# Invincible Amano shrimp?



## Nlewis (Dec 1, 2015)

Iwagumist said:


> I woke up this morning to quite a suprise... one of my new amano shrimp (his name is Claude :grin2 was crawling around in front of my TV, about 30 ft from 30 gallon jungle scape, which is in a completely different room and separated by a hallway. He was covered in dust bunnies and I quickly threw him back in the tank; he is acting completely normal despite the fact that he was out of the water for at least 10 minutes, probably more. This strange occurrence has posed me with multiple questions:
> 
> 1. How long can amanos and other shrimp survive out of water?
> 
> ...


I believe this is somewhat common. The guy at my LFS told me that if the water level is to high the amanos will crawl from tank to tank.


----------



## WaterLife (Jul 1, 2015)

1. Not sure, but they will surely dry up and die in a short amount of time (had multiple crayfish do this in the past).
2. It's possible for another fish to scare a fish or shrimp out of a tank. Also possible it just crawled out if water line was near the tank rim.
3. Don't need a lid, but keep the water line at least an inch below the tank rim (keeps them from crawling out, but still possible it could be scared by a fish to jump/backward tail dash out).
4. Only common if the said factors are there (aggressors, poor water quality, water line too close to rim).
5. Poor water quality is another reason fish, shrimp or even some snails, will crawl/jump out of a tank in attempts to reach a better water quality source.


----------



## Yukiharu (May 3, 2014)

Amanos also have a tendency to migrate to other bodies of water in their home environment. They're supposedly a marsh shrimp so it's essential for their survival.


----------



## Iwagumist (Jan 4, 2016)

WaterLife said:


> 3. Don't need a lid, but keep the water line at least an inch below the tank rim (keeps them from crawling out, but still possible it could be scared by a fish to jump/backward tail dash out).

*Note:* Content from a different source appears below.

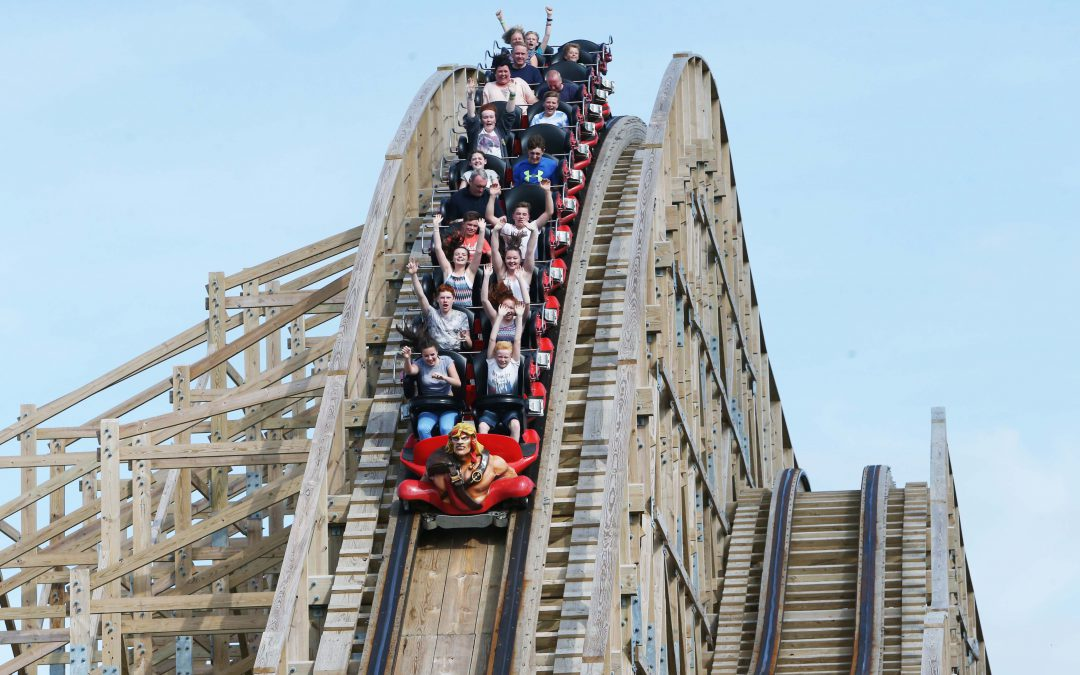 Tayto Park announce a special 'Clubs Weekend' this May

My tank has on of those black plastic rims (not rimless). Should I keep the water 1 in. below the top of the black rim or the bottom? I think it is kind of ugly when the water level is visible below the plastic rim.


----------



## WaterLife (Jul 1, 2015)

I would keep the water level 1 inch or so below the overhanged lip/ledge (that the tops/lids rest on). Larger tanks have a bigger black trim than smaller tanks, so it varies whether the water line would end up below the black trim or not.

I assume there is no lid.

Good info Yuki! I was not aware.


----------



## Jaxfisher (Jun 2, 2013)

I've had Amanos crawl out of pitchers and tanks, regardless of the water line. I definitely recommend keeping them covered and make sure all cut-outs on the lid are well covered. They are little Houdinis.


----------



## WaterLife (Jul 1, 2015)

Hmm, maybe.
Can Amano's climb up glass?

I've had a bunch of different inverts and the only ones that would try and crawl out were crayfish (they would climb airline tubes and filter tubes). Amanos, ghost shrimp, vampire shrimp, bamboo shrimp and dwarf shrimp (Neocaridina and Caridina) would never even attempt to crawl out of my tanks, or even above the water surface for that matter. Lids on the tank or not.
Back when I had crays, they might have just been crawling out due to incorrect GH, KH, temp, or pH (not nitrogen issues). Not sure. That was back when I didn't know anything about water chemistry. But they were molting fine and breeding a ton so I doubt water quality was really any issue. Oh wait, the tanks were crowded so maybe they were trying to go somewhere else in attempts to establish their own territory.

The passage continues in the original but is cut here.